**PASSAGE TO READ**.
/---

Double Helix wrote:I agree with Grange here 100%. In fact, I've written as much on here. Giving up and starting over every time things look a little hard isn't sporting to me. These things are cyclical in my opinion. You go through some bad years to get some lottery picks. You develop them. You keep some or trade some but the goal after 5 or more losing years in a row should eventually be to try and get out of the basement. Give it a **** try! Move past the basketball on paper and the hypothetical and actually go out there and play some good basketball. Get creative. Try to build the best basketball team you can and climb as high as you can without brutally sacrificing future rebuild eras and enjoy some winning seasons and then, when the cupboards seem bare, and you're already sliding back with no real hope of moving any further up the pecking order, tear it all down, start over, tank as ruthlessly as you want, and be a really bad developing team for a few seasons in a row. Then, slowly rise back up again and compete. The issue is that the Raptors didn't tank hard enough for long enough last time. If you tank hard for a few years you improve your chances of a more exciting compete window later. No half measures. When you're bad be bad. When you're in your compete window don't be afraid to spend money or make a bold trade. But there needs to be a compete window eventually. It's not a video game where you just keep pressing "start over" every time you do something less than perfect out of the gate.
You can't always luck into generational talent and generational talent is often what it takes to win it all. It's simply not realistic to expect to deliberately aim to be as bad as you can be indefinitely until the ping pong balls start bouncing your way and you nab 3 x top 3s in a row that all look like top 10 players of the future. You might wait 10-15 years straight if the balls don't bounce your way. That's game theory thinking and nothing more. It's not practical so hoping for it and wishing for horrible basketball to be played in front of you for as long as it takes until you land a generational superstar is borderline bandwagon thinking. What you're basically saying when you demand that is that you don't love the game enough to watch it on any level below one that's highly probable to be the best in the league. You can do that right now if following anything short of a title contender is excruciating to you. Just change your favorite team to a new contender each season if winning it all is the only thing you enjoy about following a team.

\---

**EXERCISE A**.
Rewrite the entries from the start down to the line containing "In the chart 'Виды травмы за 9 мес 2023 г', which", swapping "greater or less" for "higher or lower" and leaving everything else unchanged.

**GIVEN DATA**.

/---

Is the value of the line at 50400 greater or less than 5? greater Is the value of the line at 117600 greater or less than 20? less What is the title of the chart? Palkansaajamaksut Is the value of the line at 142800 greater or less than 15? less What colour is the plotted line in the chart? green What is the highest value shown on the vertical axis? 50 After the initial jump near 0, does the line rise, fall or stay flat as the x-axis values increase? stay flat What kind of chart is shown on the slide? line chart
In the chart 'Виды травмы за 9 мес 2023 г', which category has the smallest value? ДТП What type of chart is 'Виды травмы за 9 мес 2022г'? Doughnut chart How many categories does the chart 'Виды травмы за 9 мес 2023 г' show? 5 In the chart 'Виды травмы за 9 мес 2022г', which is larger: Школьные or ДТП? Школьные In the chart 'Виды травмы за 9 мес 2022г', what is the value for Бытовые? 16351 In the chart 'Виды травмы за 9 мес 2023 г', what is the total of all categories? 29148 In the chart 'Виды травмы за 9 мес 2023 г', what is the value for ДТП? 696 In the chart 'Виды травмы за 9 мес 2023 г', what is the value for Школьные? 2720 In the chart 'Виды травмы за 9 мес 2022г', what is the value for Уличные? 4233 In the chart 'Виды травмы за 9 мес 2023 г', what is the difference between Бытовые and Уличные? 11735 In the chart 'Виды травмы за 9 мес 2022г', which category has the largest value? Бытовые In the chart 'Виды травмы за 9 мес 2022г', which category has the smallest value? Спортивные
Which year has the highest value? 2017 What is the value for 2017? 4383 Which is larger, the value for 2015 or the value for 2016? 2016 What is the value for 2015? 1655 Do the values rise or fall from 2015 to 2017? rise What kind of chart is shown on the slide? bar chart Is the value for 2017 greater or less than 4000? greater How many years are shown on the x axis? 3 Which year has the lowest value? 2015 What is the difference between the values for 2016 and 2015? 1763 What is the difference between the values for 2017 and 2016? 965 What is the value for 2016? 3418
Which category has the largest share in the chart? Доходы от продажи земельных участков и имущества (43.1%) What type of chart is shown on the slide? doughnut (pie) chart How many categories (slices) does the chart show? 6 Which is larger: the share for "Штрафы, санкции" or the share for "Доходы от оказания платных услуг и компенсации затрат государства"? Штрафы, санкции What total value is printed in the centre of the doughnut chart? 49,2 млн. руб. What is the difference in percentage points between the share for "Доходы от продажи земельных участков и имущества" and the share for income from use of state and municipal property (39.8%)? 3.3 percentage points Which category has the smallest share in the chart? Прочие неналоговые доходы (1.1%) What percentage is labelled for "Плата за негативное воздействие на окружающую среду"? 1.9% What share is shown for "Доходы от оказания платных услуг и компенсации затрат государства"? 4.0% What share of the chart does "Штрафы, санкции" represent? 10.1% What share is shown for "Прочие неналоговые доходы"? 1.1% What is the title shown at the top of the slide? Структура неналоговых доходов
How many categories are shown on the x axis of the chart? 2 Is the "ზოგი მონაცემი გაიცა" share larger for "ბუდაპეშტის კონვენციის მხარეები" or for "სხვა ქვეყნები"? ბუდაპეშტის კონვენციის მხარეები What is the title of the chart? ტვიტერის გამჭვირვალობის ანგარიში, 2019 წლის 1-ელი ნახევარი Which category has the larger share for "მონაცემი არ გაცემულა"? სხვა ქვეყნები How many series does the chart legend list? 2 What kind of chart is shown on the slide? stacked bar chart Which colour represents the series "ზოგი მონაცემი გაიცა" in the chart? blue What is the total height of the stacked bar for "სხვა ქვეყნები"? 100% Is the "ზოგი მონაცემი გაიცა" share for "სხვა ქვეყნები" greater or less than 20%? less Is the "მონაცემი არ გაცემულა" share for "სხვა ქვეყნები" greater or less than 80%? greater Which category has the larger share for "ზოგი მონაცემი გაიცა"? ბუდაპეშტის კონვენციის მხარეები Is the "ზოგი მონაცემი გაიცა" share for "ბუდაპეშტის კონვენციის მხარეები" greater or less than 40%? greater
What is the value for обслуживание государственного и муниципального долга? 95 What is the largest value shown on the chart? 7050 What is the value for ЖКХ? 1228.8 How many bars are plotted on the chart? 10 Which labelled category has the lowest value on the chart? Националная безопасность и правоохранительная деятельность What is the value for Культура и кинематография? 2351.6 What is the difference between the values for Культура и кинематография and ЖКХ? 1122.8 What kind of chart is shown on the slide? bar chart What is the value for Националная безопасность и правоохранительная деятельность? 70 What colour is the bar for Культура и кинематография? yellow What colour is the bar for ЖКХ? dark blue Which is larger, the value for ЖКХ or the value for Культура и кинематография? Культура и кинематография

\---

**EXERCISE B**.
In the post about tanking, how long might a team have to wait if the ping pong balls don't bounce its way?

**TASK ANSWER A**.
Is the value of the line at 50400 higher or lower than 5? greater Is the value of the line at 117600 higher or lower than 20? less What is the title of the chart? Palkansaajamaksut Is the value of the line at 142800 higher or lower than 15? less What colour is the plotted line in the chart? green What is the highest value shown on the vertical axis? 50 After the initial jump near 0, does the line rise, fall or stay flat as the x-axis values increase? stay flat What kind of chart is shown on the slide? line chart
In the chart 'Виды травмы за 9 мес 2023 г', which category has the smallest value? ДТП What type of chart is 'Виды травмы за 9 мес 2022г'? Doughnut chart How many categories does the chart 'Виды травмы за 9 мес 2023 г' show? 5 In the chart 'Виды травмы за 9 мес 2022г', which is larger: Школьные or ДТП? Школьные In the chart 'Виды травмы за 9 мес 2022г', what is the value for Бытовые? 16351 In the chart 'Виды травмы за 9 мес 2023 г', what is the total of all categories? 29148 In the chart 'Виды травмы за 9 мес 2023 г', what is the value for ДТП? 696 In the chart 'Виды травмы за 9 мес 2023 г', what is the value for Школьные? 2720 In the chart 'Виды травмы за 9 мес 2022г', what is the value for Уличные? 4233 In the chart 'Виды травмы за 9 мес 2023 г', what is the difference between Бытовые and Уличные? 11735 In the chart 'Виды травмы за 9 мес 2022г', which category has the largest value? Бытовые In the chart 'Виды травмы за 9 мес 2022г', which category has the smallest value? Спортивные

**TASK ANSWER B**.
10-15 years straight.